Marina Posted Fri 14th of June, 2013 22:18:13 PM
I billed both 76519 and 92136 to Blue Cross, however, Blue Cross only paid for code 92136 with reason: "the service is denied because it is considered to be a part of another service already performed". Is there a modifier I need to use to recieve payment on both codes?
SuperCoder Answered Mon 17th of June, 2013 13:06:57 PM
You may be tempted to report 76519 (Ophthalmic biometry by ultrasound echography, A-scan; with intraocular lens power calculation) twice in this situation. Basically, you might want to report 76519-RT and 76519-LT, or 76519-50 (Bilateral procedure). You may also be tempted to report 92136 (Ophthalmic biometry by partial coherence interferometry with intraocular lens power calculation) using bilateral modifiers.
Reality: You should not report 76519 or 92136 bilaterally, even if the ophthalmologist calculated the IOL power of both eyes. To understand why, it’s helpful to know how Medicare’s Physician Fee Schedule values the procedures.
As it does with many other diagnostic tests, CMS divides the A-scan (76519) and the IOL Master (92136) into two components: the technical component (the actual performing of the test, TC), and the professional component (viewing and interpreting the results, 26).
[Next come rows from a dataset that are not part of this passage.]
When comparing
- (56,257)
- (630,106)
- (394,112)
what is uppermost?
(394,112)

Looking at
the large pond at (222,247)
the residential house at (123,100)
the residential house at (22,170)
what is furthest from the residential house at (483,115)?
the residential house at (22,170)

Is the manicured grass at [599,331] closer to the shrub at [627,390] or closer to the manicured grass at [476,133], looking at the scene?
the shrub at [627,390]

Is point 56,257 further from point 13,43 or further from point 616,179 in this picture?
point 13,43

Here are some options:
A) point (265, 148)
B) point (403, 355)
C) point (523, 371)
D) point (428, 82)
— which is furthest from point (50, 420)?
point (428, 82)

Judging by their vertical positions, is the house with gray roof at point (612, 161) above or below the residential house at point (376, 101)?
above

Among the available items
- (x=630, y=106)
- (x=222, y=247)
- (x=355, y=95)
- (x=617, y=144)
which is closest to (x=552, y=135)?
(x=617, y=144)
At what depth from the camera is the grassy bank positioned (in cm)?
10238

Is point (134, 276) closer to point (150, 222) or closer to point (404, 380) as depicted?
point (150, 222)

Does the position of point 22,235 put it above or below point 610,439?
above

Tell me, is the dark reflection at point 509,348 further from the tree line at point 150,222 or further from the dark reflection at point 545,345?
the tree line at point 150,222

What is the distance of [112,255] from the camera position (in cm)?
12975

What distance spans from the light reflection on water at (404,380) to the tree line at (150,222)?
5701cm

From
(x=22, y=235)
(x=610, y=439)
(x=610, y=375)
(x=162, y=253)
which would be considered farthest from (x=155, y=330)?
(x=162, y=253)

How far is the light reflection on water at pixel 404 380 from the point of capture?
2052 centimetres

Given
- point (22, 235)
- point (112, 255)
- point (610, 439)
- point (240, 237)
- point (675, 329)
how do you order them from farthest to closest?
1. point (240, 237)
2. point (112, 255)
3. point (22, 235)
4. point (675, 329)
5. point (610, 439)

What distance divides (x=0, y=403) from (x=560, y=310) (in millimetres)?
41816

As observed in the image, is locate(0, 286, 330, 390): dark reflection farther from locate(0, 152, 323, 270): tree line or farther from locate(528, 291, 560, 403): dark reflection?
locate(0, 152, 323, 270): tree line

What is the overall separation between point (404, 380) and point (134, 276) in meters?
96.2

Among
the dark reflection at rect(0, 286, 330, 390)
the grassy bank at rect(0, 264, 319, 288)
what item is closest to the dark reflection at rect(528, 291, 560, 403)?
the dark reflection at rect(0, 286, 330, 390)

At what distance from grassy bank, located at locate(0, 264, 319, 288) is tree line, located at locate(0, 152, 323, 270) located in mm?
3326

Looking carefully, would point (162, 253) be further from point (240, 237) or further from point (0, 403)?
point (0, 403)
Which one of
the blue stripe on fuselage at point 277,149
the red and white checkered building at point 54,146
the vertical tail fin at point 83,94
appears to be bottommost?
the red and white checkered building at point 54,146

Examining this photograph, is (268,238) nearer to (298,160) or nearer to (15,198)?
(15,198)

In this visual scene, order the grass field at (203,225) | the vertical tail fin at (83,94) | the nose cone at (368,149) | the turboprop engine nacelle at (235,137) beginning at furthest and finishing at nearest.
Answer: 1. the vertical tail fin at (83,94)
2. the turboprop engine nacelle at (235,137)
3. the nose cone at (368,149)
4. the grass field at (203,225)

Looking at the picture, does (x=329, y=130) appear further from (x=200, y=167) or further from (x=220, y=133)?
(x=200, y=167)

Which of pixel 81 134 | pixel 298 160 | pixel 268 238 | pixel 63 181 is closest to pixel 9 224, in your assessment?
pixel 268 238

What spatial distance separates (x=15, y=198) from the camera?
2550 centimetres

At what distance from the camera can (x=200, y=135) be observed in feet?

For most procedures, the technical and professional components have the same bilateral status-- for example, 92250-TC and 92250-26 (Fundus photography with interpretation and report) are both considered inherently bilateral, marked with modifier indicator “2” on the fee schedule. The reimbursement for all components of 92250 is based on both eyes being tested.
Exception: For both 76519 and 92136, the technical component has a different bilateral status from the professional component. Both 76519-TC and 92136-TC are marked with modifier indicator “2,” which means that the codes are considered inherently bilateral.
The work for performing the procedure on both eyes is included in the single CPT codes. Therefore, you should report 76519-TC or 92136-TC only once, whether the ophthalmologist tests one or both eyes.